3. Elevate the “destination office” and workplace experience
Work flexibility is a baseline expectation in retail, with 40% of retail employees preferring working remotely two-to-three days a week and 30% wanting to be fully remote. Retailers should build touchpoints, technologies, and processes to customize hybrid work, learning and culture for this new normal. Real estate is not a primary driver for employee sentiment, but it does drive culture and productivity and intent to stay. A vibrant use of space with high-quality social and collaboration opportunities will increase ROI.
4. Adapt working patterns for the Great Rebalance
Retailers need to position themselves to deal with cyclical market challenges.

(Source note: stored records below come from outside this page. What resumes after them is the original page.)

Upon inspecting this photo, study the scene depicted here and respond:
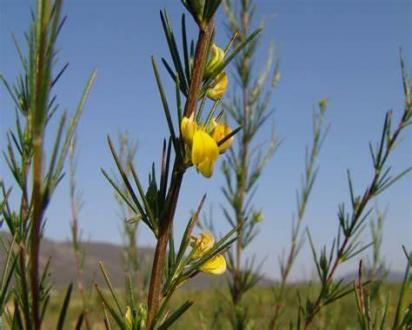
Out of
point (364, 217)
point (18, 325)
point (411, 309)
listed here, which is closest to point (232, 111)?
point (364, 217)

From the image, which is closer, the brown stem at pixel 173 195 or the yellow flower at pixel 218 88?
the brown stem at pixel 173 195

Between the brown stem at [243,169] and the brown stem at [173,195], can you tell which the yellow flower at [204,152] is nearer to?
the brown stem at [173,195]

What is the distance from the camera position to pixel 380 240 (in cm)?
280

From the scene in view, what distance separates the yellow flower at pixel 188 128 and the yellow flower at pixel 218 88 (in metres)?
0.13

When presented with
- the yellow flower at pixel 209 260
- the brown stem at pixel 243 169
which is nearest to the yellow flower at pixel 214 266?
the yellow flower at pixel 209 260

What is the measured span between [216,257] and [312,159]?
195 centimetres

At the same time, they need to understand that structural changes in employee priorities around total rewards, hybrid work, and overall culture require adaptation and resilience. Legacy talent strategy models and organizational structures aren’t built for this dynamic environment. Retail organizations that can pivot will find more opportunities to thrive, discovering and delivering enhanced consumer experiences and outcomes.
5. Prioritize people in the age of generative technology
Optimism around the potential of GenAI and the importance of a seamless user experience with technology represents an opportunity for retail employers and employees to co-create new expectations around benefits, capacity and safety. Technology won’t completely upend the structural talent issues retailers face, but to fully benefit from new tools, the workforce needs to be aware of the potential of these new tools. They also need to be trained and empowered to reimagine work in a way that embraces new capabilities, and still keeps humans at the center.
Retailers stand at an inflection point, where the decisions and actions of today will shape their future. The call to rebalance and re-energize the workforce isn't just about keeping pace with change—it's about near-infinite possibilities in an age of relentless transformation.